◆ **Trecho de origem**:

=-=-=

Durante quase duas décadas, o governo dos EUA tem travado aquilo a que chama “guerra contra o terrorismo”. Ao longo dos últimos dias, os EUA está sendo sacudido por uma onda de terror. Mas os perpetradores não são a Al-Qaeda, o ISIS ou qualquer outro adversário estrangeiro – o terror vem das forças internas da ordem.
Depois de a polícia ter assassinado George Floyd em plena luz do dia, em 25 de maio – o último de uma longa lista de assassinatos de negros por policiais, de Philando Castile e Eric Garner a Tamir Rice e Breona Taylor, a polícia e a Guarda Nacional perderam os limites, de uma forma tão brutal que só serve para confirmar os argumentos dos manifestantes sobre o quão fora de controle essas forças policiais estão.
Em Minneapolis, a Guarda Nacional disparou balas de borracha sobre os residentes nas suas próprias varandas, enquanto o Departamento de Segurança Pública tuitou sobre a preparação para uma “guerra urbana”. Imagens horríveis de agentes do Departamento de Polícia de Nova Iorque acelerando seus veículos para cima das multidões de manifestantes. Em Louisville, Kentucky, David McAtee, proprietário de um churrascaria – que frequentemente fornecia refeições gratuitas às forças da ordem – foi baleado e morto pela polícia, que depois deixou o seu corpo na rua durante doze horas. Por todo o país, a polícia atacou manifestantes, jornalistas e transeuntes com uma série de armas, incluindo bastões, gás lacrimogêneo, balas de borracha e granadas de efeito moral.
Donald Trump e o seu Procurador-Geral William Barr decidiram ignorar esta verdadeira onda de violência policial, a raiz da raiva que varre a nação e, em vez disso, duplicar as teorias da conspiração que justificam os seus apelos à repressão – demonstradas mais absurdamente, mas também mais perigosamente, nas suas alucinações contra os “antifas”.
Cuidado com a cabala sinistra da Antifa
Na narrativa que Trump e Barr criaram, os acontecimentos que se desenrolaram nas cidades de todo o país não são rebeliões ou revoltas enraizadas na legítima ira popular. Não são, como disse Martin Luther King, “a linguagem dos que não são ouvidos”. Em vez disso, são cuidadosamente orquestrados, violência pré-planejada levada a cabo por uma cabala organizada, como parte de um plano sinistro.
Quando Barr se dirigiu à nação no sábado, anunciou que “os agitadores e radicais estão explorando a situação”. Segundo Barr, “em muitos lugares, parece que a violência é planejada, organizada e conduzida por grupos anárquicos e extremistas de esquerda, grupos extremistas de extrema-esquerda que utilizam táticas semelhantes às dos antifas”. Barr advertiu então que a lei federal faz com que seja crime atravessar as fronteiras do Estado com a intenção de incitar um motim e que o Departamento de Justiça estaria disposto a processar esses crimes.

=-=-=

◆ **Dados registrados**:
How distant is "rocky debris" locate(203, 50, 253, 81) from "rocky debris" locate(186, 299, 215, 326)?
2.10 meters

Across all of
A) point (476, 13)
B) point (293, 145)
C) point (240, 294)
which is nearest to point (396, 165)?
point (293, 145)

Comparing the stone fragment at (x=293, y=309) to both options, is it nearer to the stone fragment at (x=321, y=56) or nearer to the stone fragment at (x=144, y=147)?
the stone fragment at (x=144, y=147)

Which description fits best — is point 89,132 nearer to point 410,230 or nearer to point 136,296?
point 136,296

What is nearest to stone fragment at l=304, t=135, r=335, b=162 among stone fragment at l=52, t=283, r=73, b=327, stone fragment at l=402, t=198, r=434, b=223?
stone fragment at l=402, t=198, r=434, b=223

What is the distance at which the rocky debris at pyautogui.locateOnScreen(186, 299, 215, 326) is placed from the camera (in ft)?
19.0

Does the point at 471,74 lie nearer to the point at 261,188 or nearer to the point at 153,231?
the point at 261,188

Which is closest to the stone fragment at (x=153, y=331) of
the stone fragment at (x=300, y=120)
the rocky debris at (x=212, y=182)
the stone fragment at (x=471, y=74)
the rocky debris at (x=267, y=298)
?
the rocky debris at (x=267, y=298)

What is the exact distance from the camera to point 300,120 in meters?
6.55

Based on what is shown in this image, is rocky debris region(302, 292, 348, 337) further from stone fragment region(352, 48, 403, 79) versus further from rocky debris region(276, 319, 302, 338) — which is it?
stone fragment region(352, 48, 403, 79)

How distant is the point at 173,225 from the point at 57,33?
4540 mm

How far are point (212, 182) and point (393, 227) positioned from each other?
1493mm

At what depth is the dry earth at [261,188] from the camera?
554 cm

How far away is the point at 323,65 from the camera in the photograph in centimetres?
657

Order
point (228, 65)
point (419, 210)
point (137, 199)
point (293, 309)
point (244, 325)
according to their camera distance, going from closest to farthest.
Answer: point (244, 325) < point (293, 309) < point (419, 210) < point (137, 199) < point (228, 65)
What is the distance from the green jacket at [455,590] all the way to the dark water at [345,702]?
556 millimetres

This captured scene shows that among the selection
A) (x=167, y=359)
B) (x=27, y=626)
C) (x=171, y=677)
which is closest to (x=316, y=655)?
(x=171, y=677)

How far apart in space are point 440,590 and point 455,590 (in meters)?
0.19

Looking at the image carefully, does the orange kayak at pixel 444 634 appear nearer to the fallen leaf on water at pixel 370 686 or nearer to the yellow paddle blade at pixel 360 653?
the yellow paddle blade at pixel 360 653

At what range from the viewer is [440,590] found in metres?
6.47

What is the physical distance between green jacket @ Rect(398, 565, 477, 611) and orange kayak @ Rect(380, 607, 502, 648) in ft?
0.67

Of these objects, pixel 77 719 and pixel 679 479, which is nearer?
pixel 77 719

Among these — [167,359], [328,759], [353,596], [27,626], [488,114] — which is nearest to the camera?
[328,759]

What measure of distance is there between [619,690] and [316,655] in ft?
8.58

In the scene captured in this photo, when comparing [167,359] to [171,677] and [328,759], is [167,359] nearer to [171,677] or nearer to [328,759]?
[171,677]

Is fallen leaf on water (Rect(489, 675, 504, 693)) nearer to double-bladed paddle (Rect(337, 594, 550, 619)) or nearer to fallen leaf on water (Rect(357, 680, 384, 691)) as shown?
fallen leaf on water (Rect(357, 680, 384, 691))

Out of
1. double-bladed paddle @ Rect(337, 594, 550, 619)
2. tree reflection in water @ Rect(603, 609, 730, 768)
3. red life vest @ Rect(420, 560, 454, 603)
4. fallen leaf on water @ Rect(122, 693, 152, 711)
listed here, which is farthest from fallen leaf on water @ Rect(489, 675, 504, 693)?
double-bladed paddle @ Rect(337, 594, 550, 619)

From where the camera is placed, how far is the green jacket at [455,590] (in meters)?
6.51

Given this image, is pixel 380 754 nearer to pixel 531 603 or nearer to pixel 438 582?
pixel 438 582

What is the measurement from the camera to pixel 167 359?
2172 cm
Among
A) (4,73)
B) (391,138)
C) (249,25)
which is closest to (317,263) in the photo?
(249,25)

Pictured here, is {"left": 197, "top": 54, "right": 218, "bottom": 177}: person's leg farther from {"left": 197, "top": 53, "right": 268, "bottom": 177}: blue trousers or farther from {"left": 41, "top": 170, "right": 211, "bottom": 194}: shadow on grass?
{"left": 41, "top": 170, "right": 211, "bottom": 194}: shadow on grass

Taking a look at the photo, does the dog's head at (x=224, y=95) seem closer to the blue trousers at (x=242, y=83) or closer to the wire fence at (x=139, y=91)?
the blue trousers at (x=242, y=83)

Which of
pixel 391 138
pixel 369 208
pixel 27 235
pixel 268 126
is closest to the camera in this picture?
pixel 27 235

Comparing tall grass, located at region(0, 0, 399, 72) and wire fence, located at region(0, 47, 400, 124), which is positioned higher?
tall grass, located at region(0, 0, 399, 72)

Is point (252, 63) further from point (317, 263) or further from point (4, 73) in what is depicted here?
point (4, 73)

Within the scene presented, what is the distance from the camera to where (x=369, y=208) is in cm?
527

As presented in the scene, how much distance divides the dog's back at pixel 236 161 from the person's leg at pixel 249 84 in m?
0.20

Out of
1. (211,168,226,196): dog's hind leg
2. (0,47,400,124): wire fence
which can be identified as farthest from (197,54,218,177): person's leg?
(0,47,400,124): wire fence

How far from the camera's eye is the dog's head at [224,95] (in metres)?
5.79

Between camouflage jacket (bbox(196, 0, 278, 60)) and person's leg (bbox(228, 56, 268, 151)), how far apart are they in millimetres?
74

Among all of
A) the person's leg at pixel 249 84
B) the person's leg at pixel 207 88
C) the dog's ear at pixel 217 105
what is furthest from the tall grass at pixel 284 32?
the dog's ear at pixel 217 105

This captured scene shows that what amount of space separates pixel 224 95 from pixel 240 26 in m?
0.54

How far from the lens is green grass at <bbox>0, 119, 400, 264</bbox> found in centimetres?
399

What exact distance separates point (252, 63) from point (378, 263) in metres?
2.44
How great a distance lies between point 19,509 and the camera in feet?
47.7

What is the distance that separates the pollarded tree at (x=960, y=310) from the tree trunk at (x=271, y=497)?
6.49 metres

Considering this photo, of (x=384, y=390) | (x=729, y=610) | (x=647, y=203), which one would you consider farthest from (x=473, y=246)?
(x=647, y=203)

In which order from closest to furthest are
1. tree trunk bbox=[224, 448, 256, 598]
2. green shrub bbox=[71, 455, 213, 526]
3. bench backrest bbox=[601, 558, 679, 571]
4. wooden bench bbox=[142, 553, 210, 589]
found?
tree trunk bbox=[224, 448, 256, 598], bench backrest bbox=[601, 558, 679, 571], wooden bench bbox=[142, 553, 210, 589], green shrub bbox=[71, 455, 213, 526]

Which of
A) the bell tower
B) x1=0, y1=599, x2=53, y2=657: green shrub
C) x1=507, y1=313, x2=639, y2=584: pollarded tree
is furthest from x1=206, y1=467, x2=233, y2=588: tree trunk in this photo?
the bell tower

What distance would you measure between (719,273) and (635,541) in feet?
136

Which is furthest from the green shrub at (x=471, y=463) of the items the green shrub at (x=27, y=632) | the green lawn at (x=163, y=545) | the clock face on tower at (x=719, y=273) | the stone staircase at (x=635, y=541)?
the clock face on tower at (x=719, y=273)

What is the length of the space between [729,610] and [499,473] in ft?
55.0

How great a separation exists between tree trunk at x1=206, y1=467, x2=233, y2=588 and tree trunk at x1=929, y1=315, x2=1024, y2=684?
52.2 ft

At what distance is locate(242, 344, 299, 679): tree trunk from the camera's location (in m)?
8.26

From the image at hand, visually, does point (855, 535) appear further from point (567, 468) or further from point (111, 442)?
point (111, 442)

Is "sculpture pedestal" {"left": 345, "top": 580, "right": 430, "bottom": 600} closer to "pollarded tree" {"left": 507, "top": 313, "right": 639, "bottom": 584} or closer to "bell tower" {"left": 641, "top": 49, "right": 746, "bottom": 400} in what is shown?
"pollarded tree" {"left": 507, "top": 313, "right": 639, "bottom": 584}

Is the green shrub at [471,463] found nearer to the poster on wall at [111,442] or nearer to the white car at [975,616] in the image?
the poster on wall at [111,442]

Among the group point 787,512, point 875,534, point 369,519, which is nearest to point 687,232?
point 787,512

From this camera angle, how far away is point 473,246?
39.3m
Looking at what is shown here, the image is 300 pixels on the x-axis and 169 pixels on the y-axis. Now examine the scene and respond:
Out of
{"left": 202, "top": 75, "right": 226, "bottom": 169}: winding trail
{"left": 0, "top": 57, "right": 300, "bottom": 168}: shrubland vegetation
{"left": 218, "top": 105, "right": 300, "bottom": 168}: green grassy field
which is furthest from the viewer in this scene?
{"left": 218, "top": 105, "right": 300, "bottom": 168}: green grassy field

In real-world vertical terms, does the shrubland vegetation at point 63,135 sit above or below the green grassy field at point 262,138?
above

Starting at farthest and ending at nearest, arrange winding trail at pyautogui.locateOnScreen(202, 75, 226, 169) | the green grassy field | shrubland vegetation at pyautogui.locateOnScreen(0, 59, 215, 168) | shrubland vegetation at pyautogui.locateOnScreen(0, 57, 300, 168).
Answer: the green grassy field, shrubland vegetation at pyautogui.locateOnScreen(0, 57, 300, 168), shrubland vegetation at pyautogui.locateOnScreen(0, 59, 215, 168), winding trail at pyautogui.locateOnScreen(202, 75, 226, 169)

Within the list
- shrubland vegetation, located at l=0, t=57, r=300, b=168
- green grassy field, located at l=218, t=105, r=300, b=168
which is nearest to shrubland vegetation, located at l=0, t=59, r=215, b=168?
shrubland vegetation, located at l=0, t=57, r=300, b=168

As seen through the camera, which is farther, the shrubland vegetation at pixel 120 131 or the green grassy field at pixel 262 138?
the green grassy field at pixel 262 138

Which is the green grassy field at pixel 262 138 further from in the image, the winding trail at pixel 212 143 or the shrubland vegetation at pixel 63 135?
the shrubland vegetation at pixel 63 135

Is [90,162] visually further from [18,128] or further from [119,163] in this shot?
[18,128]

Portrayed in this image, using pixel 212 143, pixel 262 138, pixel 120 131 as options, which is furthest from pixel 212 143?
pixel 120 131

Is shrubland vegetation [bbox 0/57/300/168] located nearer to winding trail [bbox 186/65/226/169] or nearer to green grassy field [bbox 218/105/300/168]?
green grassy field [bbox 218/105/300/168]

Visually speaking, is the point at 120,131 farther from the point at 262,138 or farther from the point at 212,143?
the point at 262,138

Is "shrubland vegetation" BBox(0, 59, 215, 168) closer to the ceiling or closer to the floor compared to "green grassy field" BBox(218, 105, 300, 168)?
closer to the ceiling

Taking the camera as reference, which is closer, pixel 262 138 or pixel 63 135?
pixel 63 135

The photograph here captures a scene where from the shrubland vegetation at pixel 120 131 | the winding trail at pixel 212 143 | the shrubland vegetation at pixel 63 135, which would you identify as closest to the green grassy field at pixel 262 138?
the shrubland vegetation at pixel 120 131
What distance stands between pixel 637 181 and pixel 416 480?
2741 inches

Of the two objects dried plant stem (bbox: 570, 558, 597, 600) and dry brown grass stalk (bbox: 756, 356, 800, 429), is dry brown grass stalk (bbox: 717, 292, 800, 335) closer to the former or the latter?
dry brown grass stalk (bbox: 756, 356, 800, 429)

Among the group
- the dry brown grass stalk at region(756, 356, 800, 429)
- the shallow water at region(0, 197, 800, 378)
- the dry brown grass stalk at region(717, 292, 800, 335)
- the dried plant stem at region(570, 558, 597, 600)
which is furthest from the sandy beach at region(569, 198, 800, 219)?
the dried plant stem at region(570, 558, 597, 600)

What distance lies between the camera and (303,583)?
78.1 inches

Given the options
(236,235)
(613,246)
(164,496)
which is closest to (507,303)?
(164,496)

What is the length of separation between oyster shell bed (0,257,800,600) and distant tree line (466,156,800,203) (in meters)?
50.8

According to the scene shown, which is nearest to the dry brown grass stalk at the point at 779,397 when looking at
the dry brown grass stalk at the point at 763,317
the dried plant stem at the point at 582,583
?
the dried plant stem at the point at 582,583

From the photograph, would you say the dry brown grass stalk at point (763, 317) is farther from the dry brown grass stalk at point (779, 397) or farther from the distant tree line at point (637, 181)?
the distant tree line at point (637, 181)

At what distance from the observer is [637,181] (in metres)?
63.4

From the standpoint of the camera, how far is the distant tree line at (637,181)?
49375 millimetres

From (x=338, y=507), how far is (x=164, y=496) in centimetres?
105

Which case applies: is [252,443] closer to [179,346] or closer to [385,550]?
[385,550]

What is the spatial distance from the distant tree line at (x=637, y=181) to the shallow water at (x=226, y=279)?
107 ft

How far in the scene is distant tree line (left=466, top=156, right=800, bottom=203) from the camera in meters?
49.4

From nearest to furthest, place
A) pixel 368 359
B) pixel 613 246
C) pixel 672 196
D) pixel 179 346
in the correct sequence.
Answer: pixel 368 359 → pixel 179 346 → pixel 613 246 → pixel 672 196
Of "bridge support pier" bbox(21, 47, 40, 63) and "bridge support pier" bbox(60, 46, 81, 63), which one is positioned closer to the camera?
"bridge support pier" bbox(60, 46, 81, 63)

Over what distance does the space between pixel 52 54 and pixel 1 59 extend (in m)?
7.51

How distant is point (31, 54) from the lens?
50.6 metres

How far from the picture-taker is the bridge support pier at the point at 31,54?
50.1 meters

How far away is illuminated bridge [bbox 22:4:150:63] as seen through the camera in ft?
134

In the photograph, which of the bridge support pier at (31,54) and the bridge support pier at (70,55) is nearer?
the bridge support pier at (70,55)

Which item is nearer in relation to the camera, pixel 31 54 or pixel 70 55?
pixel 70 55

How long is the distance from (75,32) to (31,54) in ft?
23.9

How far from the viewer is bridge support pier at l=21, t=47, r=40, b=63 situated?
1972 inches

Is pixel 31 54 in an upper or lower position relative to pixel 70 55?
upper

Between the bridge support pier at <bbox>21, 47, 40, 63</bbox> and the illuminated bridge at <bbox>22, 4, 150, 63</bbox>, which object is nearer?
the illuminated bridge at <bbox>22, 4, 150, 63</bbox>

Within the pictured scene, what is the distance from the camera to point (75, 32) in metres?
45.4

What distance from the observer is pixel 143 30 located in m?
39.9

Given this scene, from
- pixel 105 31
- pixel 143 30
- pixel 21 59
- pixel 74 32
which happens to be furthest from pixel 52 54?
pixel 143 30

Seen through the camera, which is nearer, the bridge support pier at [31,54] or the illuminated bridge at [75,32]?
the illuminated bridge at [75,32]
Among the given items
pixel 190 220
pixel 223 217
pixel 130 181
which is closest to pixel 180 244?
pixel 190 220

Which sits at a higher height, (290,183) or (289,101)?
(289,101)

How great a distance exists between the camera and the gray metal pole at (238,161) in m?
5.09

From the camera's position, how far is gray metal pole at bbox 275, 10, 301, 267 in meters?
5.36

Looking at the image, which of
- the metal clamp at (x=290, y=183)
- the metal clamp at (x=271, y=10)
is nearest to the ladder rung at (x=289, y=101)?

=-=-=

◆ **Lista de exercícios**:
(1) Reproduza, por favor, o segmento do trecho que começa nas palavras "Quando Barr se" e termina logo depois de "processar esses crimes.".
(2) Segundo o trecho, por quantas horas a polícia deixou o corpo de David McAtee na rua?
Responda com base somente no trecho.

◆ **Respostas por tarefa**:
(1)
Quando Barr se dirigiu à nação no sábado, anunciou que “os agitadores e radicais estão explorando a situação”. Segundo Barr, “em muitos lugares, parece que a violência é planejada, organizada e conduzida por grupos anárquicos e extremistas de esquerda, grupos extremistas de extrema-esquerda que utilizam táticas semelhantes às dos antifas”. Barr advertiu então que a lei federal faz com que seja crime atravessar as fronteiras do Estado com a intenção de incitar um motim e que o Departamento de Justiça estaria disposto a processar esses crimes.

(2) Por doze horas.